New developments in Victoria to harness photovoltaic glass, battery power

Melbourne will be home to not one but two Australia-first initiatives to make living in an apartment cheaper and more environmentally sustainable.

Tenants in apartment buildings could soon have access to solar power and battery storage if a new government-funded initiative is successful.

Energy company Ovida will use $980,000 from the state government to retrofit three yet-to-be-selected buildings with solar panels on their roofs and connect extra power-infrastructure like batteries. That would produce power they would sell back to residents for a cheaper rate than grid power.

The service would have no upfront cost, and the body corporate could buy the hardware from the company if they wanted to.

“This hasn’t been done anywhere in Australia. It is a very innovative development,” general manager James Seymour said. “It’s the ability to share common, distributed energy assets, for there to be one owner and multiple users.”

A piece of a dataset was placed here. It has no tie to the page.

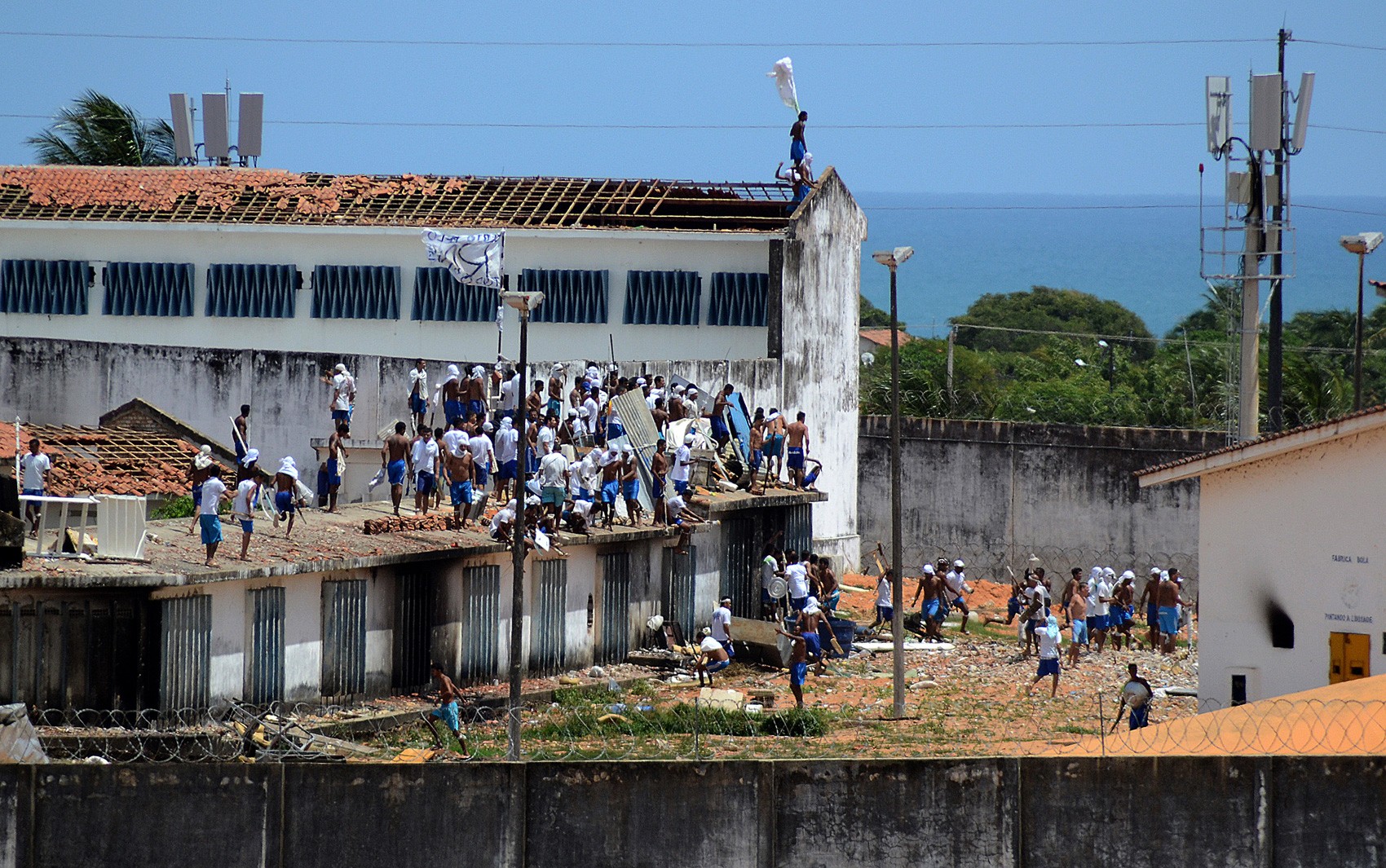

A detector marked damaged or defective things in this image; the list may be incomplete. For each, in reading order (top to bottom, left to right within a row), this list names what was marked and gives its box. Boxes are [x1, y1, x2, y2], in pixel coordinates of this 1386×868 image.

damaged roof [0, 166, 792, 231]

The project is just a trial for the time being, but he expects plenty of demand for cheaper, greener energy.

The General was built by Cedar Group developmentsPhoto: Peter Clarke

“People are frustrated by things not moving as fast as they want,” Mr Seymour said. “They really want to be sustainable and they really want to take control.”

Elsewhere in Melbourne, a recently constructed mixed-use apartment block has become the first in the country to make use of photovoltaic glass in its facade.

Sunlight travelling through the glass and into the the building is captured by a thin, transparent layer of photovoltaic cells and is transformed into power, then used in common areas of the building.

The architect responsible for the design, Chahid Kairouz, said customers increasingly demanded sustainability, and features like the solar facade would need to become more common in a forward-thinking city.

“There’s an expectation filtering through that best practice be adopted,” he said. “Melbourne has been the most liveable city for many years, and looking into the future these technologies could help us regain that mantle again.”

RMIT sustainability expert Trivess Moore said the initiatives were a good start, but were not directly addressing some major sustainability issues the city faced.

“Looking at the star rating of housing that’s been built in the past two years, the majority of houses are being built at the minimum standard,” said Dr Moore. “In Victoria, something like 90 or 95 per cent of houses have been built at essentially minimum standard.”

The minimum standard is a six-star rating. The General, Mr Kairouz’s development, is seven and a half stars.

Dr Moore said simple steps, like requiring cheap thermal efficiency improvements, would help raise most minimum-standard homes to the same level.

“[These technologies] are examples of what we can be delivering. It just comes down to a desire to deliver better performing buildings,” he said.

Dr Moore said government incentives and better education for consumers would help encourage the market to move toward more sustainable developments in Victoria.

Originally Published by Domain.com.au continue reading here.

New Printed Batteries To Transform Australian Renewables

Solar panels could soon be made with their own embedded battery storage in what is an Australian global first.

Batteries would be laminated to the back of the panels and deliver “in-built” storage, making it eventually standard for them to deliver energy day or night as required.

It’s one of several plans for ultra-thin, flexible screen-printed batteries that could eventuate within three years and offer new opportunities for manufacturing.

Currently companies such as Tesla and South Australia’s Redflow offer solar panel and battery solutions, but the batteries are separate entities. If this idea takes hold, printed-on storage could be part of an ordinary solar panel.

printed batteries

Photo: article supplied

Because they can be printed in any shape, printed batteries could also power electronic skin treatment patches and other wearable technology.

The project is being undertaken by Printed Energy Pty Ltd, an investee company within the St Baker Energy Innovation Fund, in collaboration with two of Australia’s leading universities in the field of energy storage and materials science, the University of Queensland and the University of New South Wales.

Printed Energy is the principal financial backer. It is providing $1.5 million in direct funding for the project, and $6 million in-kind assistance.

Trevor St Baker, founder of ERM Power and the St Baker Energy Innovation Fund, said printed batteries could transform everyday life.

“Unlike traditional batteries, the printed battery can be any shape required for the specific application, such as wearable electronics and medical and healthcare products such as skin treatment patches,” he said.

“It’s literally the printing of solid state batteries in a thin, flexible format that can be adapted to almost any shape.”

He said printed batteries would transform solar generation from day time energy generation to night time energy delivery.

The $12 million project has also received another shot in the arm: a $2 million grant from the Australian Government’s Cooperative Research Centres Projects scheme.

University of NSW Dean Mark Hoffman hailed the breakthrough as delivering the missing piece of the puzzle for renewable energy.

“The world is crying out for storage solutions, and this partnership has the potential to deliver on that urgent need. What’s exciting is that this technology also has immediate applications in wearables and small-scale devices.”

Chris Greig, director of The University of Queensland Dow Centre for Sustainable Engineering Innovation and the UQ Energy Initiative is enthused about how the technology could transform Australian manufacturing.